Yes, you are correct. Since the pt. was not technically a patient and the doctor snuck him in, that is where the problem lies. When he came out from behind the curtain he said motioning to us "I need for you to put a dressing on the patient" Since he was generalizing and did not care who put the gauze/bandaid on, I looked at my preceptor/charge nurse and she told me to do it. We were both busy, but since I was new I took her orders and did it. I even questioned her if I could do this, she agreed yes.

So I get a phone call from the CNO the next day informing me that an investigation would be placed on me,charge nurse and the doctor and that I would be written up for: not following Universal protocal, not charting on patient and using nursing judgement. I am beside myself, I can't sleep, my stomach is in knots and I feel betrayed. It is a lesson learned, but I feel like my whole world is crumbling. I am known for doing the right thing being a patient advocate and following protocol. The charge nurse agreed that she rcvd a phone call about pt and even ackowledged the patient entering the room, she even got a towel for the procedure. But I was told that since I put the dry gauze/piece of tape on that I will be written up with the most offenses.

I am highly worried about going back to the unit, because I caught the same nurse pawning on error off on me and when I asked what I had done she would not answer and when I continued to question her she finally admitted that it was her error and had not noted an order. This is drama that I cannot stand, after nursing school I was grateful to get a job and finally work. This was the rainbow I had been looking for, and to get in there and for this to happen I am just sick to my stomach. THe charge is known for avoiding blame, however she did admit to taking the call and the above information. Her excuse was she was just so busy and didn't really know the situation. What she failed to tell the CNO and dept mnger is that she provided the MD with the necessary supplies to do the procedure.

I was told by the CNO that it would be a verbal first warning (although it is written on triplicate)and put in my chart there. I was told that if anyhting similar ever happens it will be grounds for immediate termination. Thank you for your encouragement as I truly do not know what to do at this point. The charge nurse that this is stemming from disscouraged me to go to this dept in the first place, and another nurse in the dept. told me"How are you doing? I hope good since we are known for eating our young in this dept....The rest of the unit tells me that they need a person like me there to boost morale, but I just don't know after this. I am by far a quitter, I just dont want to be tossed under the bus again or know that I am being trained wrong.

All I can say is, What the heck? I have struggled to get here in the worst way, me and my family have gone without. My husband, children and family have been so supportive and now this? I have literally worked as a new grad 10 days on the floor. My heart is heavy and I am stressed, I just feel wronged and so confused. Thank you for your words of wisdom and encouragment....I really appreciate them:confused:

Call me crazy, but....couldn't the doc just slap a dressing on? Give me a break.

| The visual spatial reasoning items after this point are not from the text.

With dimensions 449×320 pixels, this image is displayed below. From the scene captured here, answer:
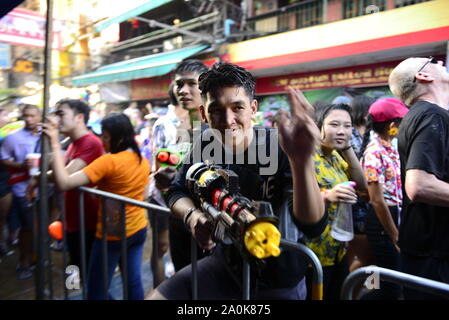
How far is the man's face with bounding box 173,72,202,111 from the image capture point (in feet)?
3.55

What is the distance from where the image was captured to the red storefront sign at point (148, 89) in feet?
19.8

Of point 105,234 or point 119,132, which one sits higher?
point 119,132

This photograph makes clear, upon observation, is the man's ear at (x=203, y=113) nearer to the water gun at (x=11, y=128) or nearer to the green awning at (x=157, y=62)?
the green awning at (x=157, y=62)

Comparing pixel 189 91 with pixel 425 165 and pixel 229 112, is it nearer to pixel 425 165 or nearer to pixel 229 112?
pixel 229 112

Specializes in Oncology/Haemetology/HIV.

First, why did the MD not put the gauze on it? If he had the time to pull the drain, hesurely had the time to dress the room. And you do not pull a drain without having a wad of gauze to apply to the wound immediately.

Second, why did the charge nurse not do it themselves. Or object to having an unauthorized procedure done in an unoccupied room, rather than a proper exam room.

Third, how did this come to the CNO's attention and why? Were there complications that came up after the undocumented procedure that have legal implications?

Fourth, a problem with doing these things is there is no record, if there complications. And also that it sets a bad precedent. Once you start doing things " just this once", because the "MD is busy" or in a hurry, or "doing a favor" for the pt, it starts becoming a habit and frequent. Then other nurses are expected by the MD to do these things that are often not good practice.

Take my advice and try to stay away from setting such "precedents".

Yes, you are being thrown under the bus, in place of the MD and the charge and whom ever permitted the MD to use an unoccupied room to do this.